— What to work on —
Give the material between the lines holding "From the camera, how far does" and "the green grass lawn at point 824,305, the", inclusive, as a JSON list of strings with one string per line and blank lines omitted.

____ Source records

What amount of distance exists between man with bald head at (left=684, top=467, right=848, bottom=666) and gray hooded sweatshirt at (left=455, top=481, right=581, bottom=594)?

________
____ Source records

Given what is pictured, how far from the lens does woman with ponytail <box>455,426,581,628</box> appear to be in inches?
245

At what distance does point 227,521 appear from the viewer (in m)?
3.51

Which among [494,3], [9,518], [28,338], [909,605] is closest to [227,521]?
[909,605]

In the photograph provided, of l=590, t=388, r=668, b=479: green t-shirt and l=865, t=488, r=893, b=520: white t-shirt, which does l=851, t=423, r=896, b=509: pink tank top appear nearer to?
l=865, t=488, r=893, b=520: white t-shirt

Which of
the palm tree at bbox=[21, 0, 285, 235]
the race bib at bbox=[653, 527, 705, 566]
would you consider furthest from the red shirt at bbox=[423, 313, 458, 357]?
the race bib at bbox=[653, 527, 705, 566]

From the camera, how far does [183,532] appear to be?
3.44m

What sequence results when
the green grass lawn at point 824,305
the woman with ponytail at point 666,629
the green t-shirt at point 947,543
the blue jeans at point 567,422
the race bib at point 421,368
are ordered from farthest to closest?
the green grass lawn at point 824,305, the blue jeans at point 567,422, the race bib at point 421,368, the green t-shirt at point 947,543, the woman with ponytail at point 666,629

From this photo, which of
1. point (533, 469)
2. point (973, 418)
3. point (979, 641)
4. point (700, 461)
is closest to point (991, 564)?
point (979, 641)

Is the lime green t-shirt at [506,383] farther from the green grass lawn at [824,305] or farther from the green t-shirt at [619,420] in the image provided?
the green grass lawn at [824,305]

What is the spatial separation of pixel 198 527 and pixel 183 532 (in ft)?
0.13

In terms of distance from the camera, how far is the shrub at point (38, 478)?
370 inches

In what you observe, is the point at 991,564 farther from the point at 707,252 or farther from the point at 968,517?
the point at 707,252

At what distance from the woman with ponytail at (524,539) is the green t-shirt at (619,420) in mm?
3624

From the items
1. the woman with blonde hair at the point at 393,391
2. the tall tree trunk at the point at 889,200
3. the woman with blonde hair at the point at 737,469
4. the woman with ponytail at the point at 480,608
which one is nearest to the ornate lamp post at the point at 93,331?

________
____ Source records

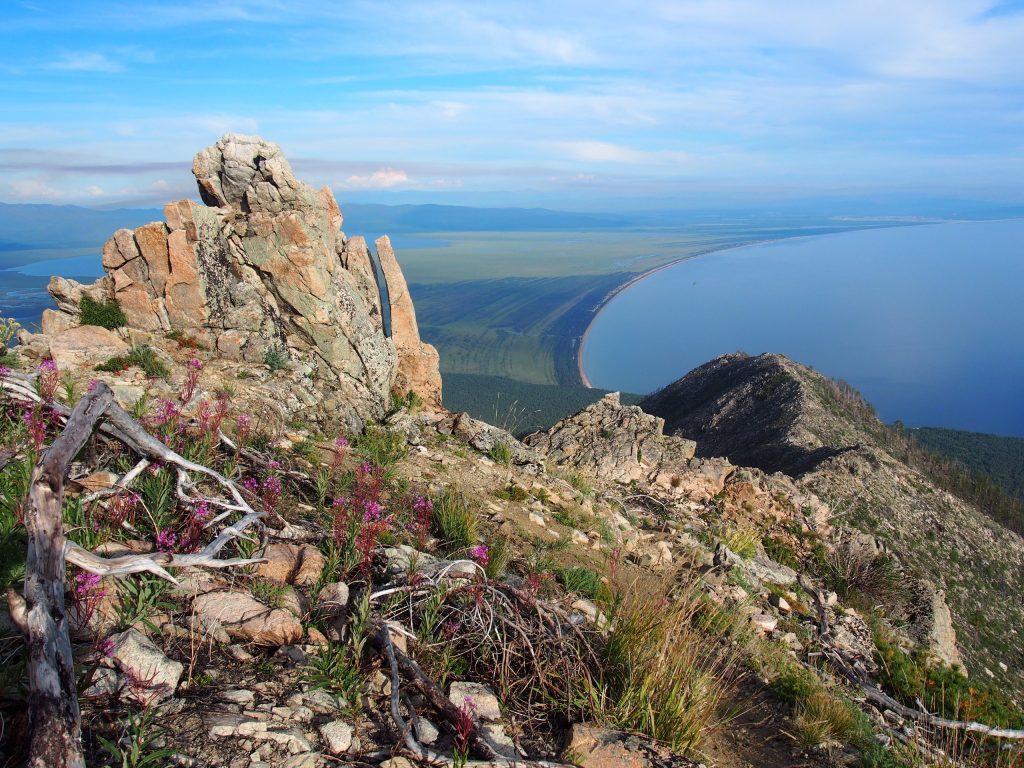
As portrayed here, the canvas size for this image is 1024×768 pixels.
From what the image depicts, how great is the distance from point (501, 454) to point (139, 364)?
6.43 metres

________

— Exercise output —
[
  "From the camera, how far does [183,532] appear to be?",
  "3.44m",
  "What sequence results when",
  "the green grass lawn at point 824,305",
  "the woman with ponytail at point 666,629",
  "the green t-shirt at point 947,543",
  "the blue jeans at point 567,422",
  "the race bib at point 421,368",
  "are ordered from farthest to closest?",
  "the green grass lawn at point 824,305, the blue jeans at point 567,422, the race bib at point 421,368, the green t-shirt at point 947,543, the woman with ponytail at point 666,629"
]